• [PROBLEMA ASSEGNATO 1]:
Puoi ripetere esattamente le righe che seguono il testo, dalla riga che contiene "Which would you pick from" fino all'ultima riga, entrambe incluse?

==== ESTRATTO DEL DOCUMENTO

La mia condizione di mamma sola con tre figli e precaria ha fatto credere agli uomini di potermi molestare come volevano".

CATERINA

Caterina è tra quelle che hanno trovato la forza di denunciare. Ricorda le mani sul seno e sul sedere ogni giorno in ufficio, ad ogni occasione buona. Ricorda che ha avuto bisogno della sua famiglia per riuscire a reagire. 

"Pensavo fosse colpa mia.Poi la solitudine. Tanta e sempre più profonda. Come quella di chi accetta in azienda le battute, ogni volta più pesanti delle altre. “Ti piace scopare eh?”, dice il capo alla neoassunta mentre pulisce la sala ricevimenti con la scopa. Oppure “ma che bella posizione, la mia preferita”, sussurrato alla segretaria che studia le pratiche chinata sulla scrivania. 

Lo sfogo di Caterina è molto personale. Racconta le dinamiche della violenza psicologica di un superiore da cui, grazie al sostegno di un fidanzato e della famiglia è riuscita a sfuggire. Vittima sul luogo di lavoro.

========
==== DATI MEMORIZZATI

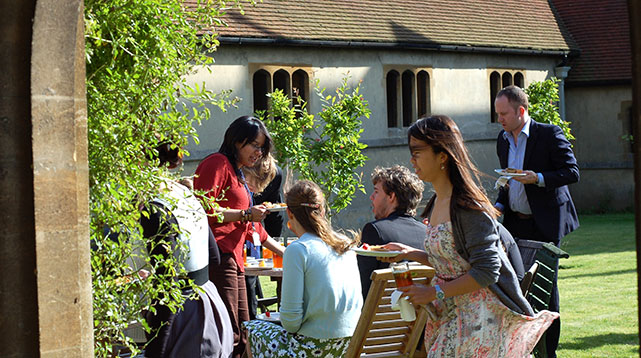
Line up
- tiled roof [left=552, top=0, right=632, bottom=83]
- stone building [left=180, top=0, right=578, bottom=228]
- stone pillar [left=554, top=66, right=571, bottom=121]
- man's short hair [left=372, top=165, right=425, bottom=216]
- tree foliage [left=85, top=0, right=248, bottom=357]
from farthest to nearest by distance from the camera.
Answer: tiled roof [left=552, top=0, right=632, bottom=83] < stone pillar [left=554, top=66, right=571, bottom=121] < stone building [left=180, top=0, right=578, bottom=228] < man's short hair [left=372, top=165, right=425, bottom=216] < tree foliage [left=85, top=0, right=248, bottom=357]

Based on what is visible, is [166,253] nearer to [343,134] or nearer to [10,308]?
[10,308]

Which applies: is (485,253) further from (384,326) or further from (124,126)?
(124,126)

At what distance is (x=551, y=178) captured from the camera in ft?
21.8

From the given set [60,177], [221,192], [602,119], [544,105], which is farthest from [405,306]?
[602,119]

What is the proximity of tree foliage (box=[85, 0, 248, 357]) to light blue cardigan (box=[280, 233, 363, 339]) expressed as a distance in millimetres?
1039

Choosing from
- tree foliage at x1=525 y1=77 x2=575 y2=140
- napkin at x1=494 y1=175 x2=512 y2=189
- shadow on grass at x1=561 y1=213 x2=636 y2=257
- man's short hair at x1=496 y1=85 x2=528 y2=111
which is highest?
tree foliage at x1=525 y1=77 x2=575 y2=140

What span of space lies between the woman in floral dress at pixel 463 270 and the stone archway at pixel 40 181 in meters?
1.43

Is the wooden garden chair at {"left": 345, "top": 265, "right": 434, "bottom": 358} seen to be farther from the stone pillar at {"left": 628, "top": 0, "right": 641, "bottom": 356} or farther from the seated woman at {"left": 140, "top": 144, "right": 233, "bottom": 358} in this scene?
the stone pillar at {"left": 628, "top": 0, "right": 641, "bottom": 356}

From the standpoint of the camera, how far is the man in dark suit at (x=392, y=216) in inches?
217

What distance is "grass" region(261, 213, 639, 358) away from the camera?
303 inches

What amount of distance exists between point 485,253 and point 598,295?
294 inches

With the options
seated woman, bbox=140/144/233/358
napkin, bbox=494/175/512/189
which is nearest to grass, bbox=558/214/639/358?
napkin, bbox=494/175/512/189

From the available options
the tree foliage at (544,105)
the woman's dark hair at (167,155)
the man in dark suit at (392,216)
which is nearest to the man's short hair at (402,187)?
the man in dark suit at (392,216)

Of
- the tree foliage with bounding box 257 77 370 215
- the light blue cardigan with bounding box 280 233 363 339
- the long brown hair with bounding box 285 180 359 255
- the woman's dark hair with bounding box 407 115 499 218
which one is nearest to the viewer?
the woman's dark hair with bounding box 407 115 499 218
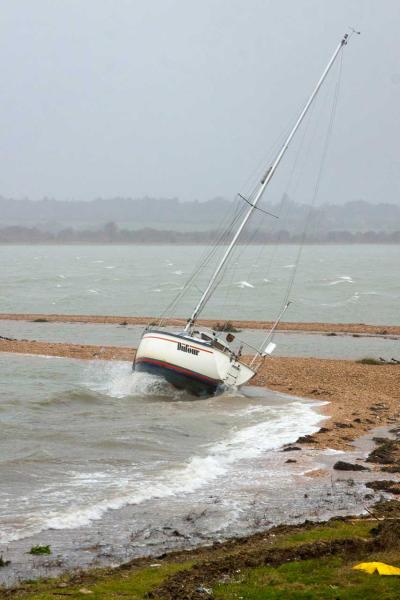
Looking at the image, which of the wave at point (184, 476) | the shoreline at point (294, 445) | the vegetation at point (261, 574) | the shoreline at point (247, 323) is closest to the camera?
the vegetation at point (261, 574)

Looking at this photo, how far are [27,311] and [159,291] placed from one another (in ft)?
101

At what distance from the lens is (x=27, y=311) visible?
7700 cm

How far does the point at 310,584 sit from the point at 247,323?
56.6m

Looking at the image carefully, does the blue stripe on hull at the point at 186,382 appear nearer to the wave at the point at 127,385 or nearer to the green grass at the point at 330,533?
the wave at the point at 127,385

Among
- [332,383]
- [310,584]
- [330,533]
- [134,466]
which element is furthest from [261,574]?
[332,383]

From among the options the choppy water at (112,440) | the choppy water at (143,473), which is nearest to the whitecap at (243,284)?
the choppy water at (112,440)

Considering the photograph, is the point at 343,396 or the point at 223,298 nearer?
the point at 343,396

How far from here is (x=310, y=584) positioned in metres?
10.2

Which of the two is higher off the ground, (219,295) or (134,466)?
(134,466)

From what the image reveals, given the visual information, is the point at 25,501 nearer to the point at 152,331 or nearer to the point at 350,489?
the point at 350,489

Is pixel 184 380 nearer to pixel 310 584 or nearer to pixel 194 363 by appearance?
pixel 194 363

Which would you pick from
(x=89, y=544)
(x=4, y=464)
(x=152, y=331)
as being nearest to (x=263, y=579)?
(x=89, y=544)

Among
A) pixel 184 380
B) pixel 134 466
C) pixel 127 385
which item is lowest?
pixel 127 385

========

• [PROBLEMA ASSEGNATO 2]:
Puoi duplicare parola per parola il testo sulle molestie sul lavoro da "Caterina è tra" a "chinata sulla scrivania."?

• [RISULTATO COMPLETO 1]:
Which would you pick from
(x=89, y=544)
(x=4, y=464)
(x=152, y=331)
as being nearest to (x=263, y=579)?
(x=89, y=544)

Among
A) pixel 184 380
B) pixel 134 466
C) pixel 127 385
which item is lowest?
pixel 127 385

• [RISULTATO COMPLETO 2]:
Caterina è tra quelle che hanno trovato la forza di denunciare. Ricorda le mani sul seno e sul sedere ogni giorno in ufficio, ad ogni occasione buona. Ricorda che ha avuto bisogno della sua famiglia per riuscire a reagire. 

"Pensavo fosse colpa mia.Poi la solitudine. Tanta e sempre più profonda. Come quella di chi accetta in azienda le battute, ogni volta più pesanti delle altre. “Ti piace scopare eh?”, dice il capo alla neoassunta mentre pulisce la sala ricevimenti con la scopa. Oppure “ma che bella posizione, la mia preferita”, sussurrato alla segretaria che studia le pratiche chinata sulla scrivania.